Dilansir dari Techtarget, green data centre adalah tempat penyimpanan, pengelolaan, dan penyebaran data di mana sistem mekanis, penerangan, kelistrikan, dan komputer dirancang untuk memaksimalkan efisiensi energi dan meminimalkan dampak lingkungan.
Pembangunan dan pengoperasian green data centre mencakup teknologi dan strategi canggih.
Membangun dan mensertifikasi green data centre atau fasilitas lainnya mungkin memerlukan biaya yang mahal di awal, namun penghematan biaya jangka panjang dapat diwujudkan melalui pengoperasian dan pemeliharaan.
Keuntungan lainnya adalah fakta bahwa fasilitas ramah lingkungan menawarkan lingkungan kerja yang sehat dan nyaman bagi karyawan. Fasilitas ramah lingkungan juga meningkatkan hubungan dengan masyarakat lokal.
“Seiring kemajuan teknologi, kebutuhan daya akan CPU meningkat dari 50 watt, saat ini 400 watt. Dan GPU dari 200 watt hingga saat ini 700 watt. Di masa mendatang, mungkin akan mencapai sekitar 1.000 watt untuk GPU. Jadi ini sebenarnya sesuatu yang menghabiskan banyak daya.” Ujar Andy Neo, selaku Sales Director Gigabyte produsen dari Immersion Cooling.

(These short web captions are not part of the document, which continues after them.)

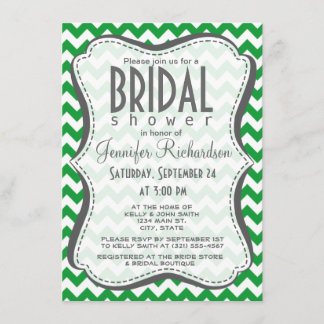 Kelly Green Chevron Stripes Invitation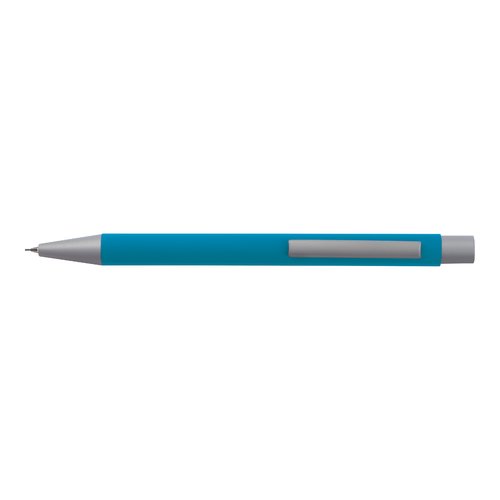 Lichtblauwe schrijfset met balpen en etui.
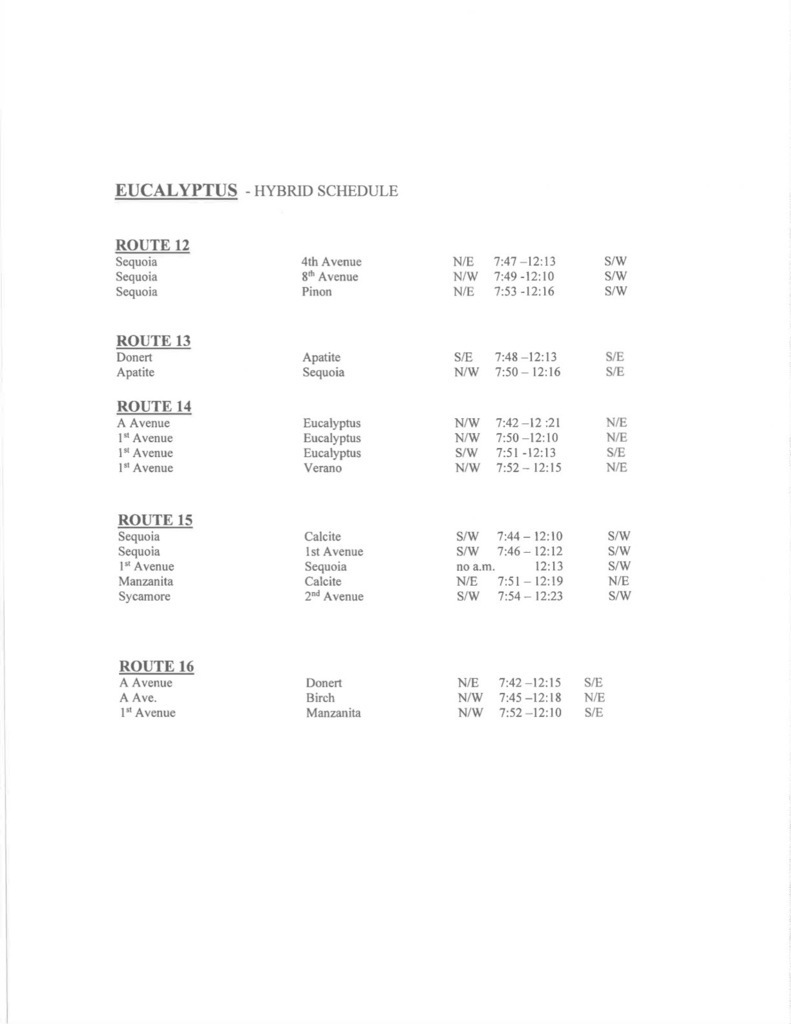 Eucalyptus Hybrid Bus Schedule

Green data centre, katanya, bisa mendukung efisiensi penggunaan energi, pengurangan emisi global, dan juga meningkatkan pendinginan data center sehingga memastikan sistem operasi perusahaan tidak terputus.
Green data centre bisa berupa mesin pendingin data center yang dirancang untuk menurunkan suhu komponen elektronik di dalam data center, dengan cara perendaman komponen tersebut ke dalam cairan non konduktif seperti minyak.
Fungsinya, meningkatkan efisiensi pendinginan, mengurangi penggunaan energi pendinginan data center, dan ramah lingkungan karena sesuai dengan standar "net-zero emissions" global.
Cara kerja green data centre sendiri biasanya dilengkapi dengan sensor internal untuk memonitor suhu cairan di sekitar server secara aktif, sehingga menjamin efisiensi pendinginan yang optimal.
Tangki-tangki ini dapat mengurangi konsumsi energi pusat data lebih dari 30% dan mencapai efisiensi penggunaan energi (PUE) di bawah 1,1.